There was a very interesting article in the Telegraph U.K. talking about audience responses & behaviour during a concert. Click here to ready the full article. This is a different take on how audiences respond & what is acceptable. I think there is a line one should not cross in any given situation.
I attended a great concert by a popular group. There were two ladies behind us who kept talking about how cute "he" looked in his leather jacket and how many places she had travelled to see him. This time she had flown all the way from Vancouver to Toronto to see "him". As the discussion really had nothing to do with the music at hand, I finally turned around and asked them to step out to talk or start listening, PLEASE. I don't think I was out of line and they did cease the chat and seemed to be listening.
I have always thought that any behaviour is acceptable as long as it doesn't interrupt another's enjoyment of the event. The screaming that used to happen when the Beatles or the like sang was and still is a really pain, in my opinion.
So how should an audience behave?
1. Standing - I attended a Jon Bonjovi concert (fabulous by the way) and the young people in front of us were enjoying some mood enhancing smoke by times but stopped their friends from standing in front of us when we hadn't chosen to stand. It was a unwritten law apparently. However, we all stood and swayed to the ballads but only if the people behind us were. I like that "rule".
2. Shouting or singing - Sometimes the performers encourage singing along or answering etc. No problem there. If you are interrupting others, I feel it is unacceptable. They paid money (lots of it usually) to hear the person on stage not you.

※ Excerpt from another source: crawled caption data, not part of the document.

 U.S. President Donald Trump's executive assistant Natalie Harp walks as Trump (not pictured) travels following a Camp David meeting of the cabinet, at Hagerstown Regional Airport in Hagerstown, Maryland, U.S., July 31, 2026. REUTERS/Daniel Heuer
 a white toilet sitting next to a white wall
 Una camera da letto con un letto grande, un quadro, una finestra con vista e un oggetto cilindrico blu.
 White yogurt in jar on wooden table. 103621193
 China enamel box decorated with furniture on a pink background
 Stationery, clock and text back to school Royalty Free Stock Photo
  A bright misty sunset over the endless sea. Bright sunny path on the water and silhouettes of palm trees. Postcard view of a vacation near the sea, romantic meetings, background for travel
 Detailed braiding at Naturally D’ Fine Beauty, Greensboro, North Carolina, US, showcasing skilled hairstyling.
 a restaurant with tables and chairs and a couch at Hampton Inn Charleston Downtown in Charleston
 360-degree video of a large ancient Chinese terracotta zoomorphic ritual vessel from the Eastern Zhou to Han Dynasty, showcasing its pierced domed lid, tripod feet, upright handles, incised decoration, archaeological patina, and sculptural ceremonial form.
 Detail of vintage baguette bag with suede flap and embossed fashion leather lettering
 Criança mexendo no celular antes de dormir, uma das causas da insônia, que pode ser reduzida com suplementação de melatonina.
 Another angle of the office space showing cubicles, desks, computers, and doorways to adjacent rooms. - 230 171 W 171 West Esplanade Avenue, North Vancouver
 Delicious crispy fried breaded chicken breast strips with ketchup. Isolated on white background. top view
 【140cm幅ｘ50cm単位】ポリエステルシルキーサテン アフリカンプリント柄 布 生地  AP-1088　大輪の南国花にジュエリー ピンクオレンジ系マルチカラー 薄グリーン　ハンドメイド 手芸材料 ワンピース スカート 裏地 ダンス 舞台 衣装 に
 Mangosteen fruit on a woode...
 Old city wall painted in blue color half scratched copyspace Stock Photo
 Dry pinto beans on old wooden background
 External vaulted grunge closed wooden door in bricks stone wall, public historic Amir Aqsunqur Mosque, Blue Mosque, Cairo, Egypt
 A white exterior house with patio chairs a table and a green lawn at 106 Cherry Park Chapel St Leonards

3. Swaying or waving. Again if the crowd is doing it or your movement isn't interfering or you have checked with your near neighbours (eye contact counts) then by all means feel the music. There are times when I want to get up and dance. I will either dance my fingers on my lap or escape to the lobby and dance. When you gotta, you gotta.
4. Clapping & Hooting & Standing - At the end of a piece, clap or hoot or whistle your praise but please oh please save the standing "O" for really great, above average performance.
5. Etiquette - I love proper orchestral etiquette with the first violinist coming in first, tuning the orchestra and then the conductor. All of that is so historical and sets the tone. I think we can teach others by quietly continuing the applause at the correct time. For instance, not applauding between movements so that the piece can flow in its entirety. If someone applauds incorrectly, we can just stay still and perhaps it will catch on. If not, it isn't the end of the world.
Truly, the most important thing is that people go to the concerts. Hopefully, they will be thoughtful of others. Just as hopefully, others will be accepting of different styles of enjoyment and not get their knickers in a knot over small indiscretions. Go, listen, enjoy and applaud.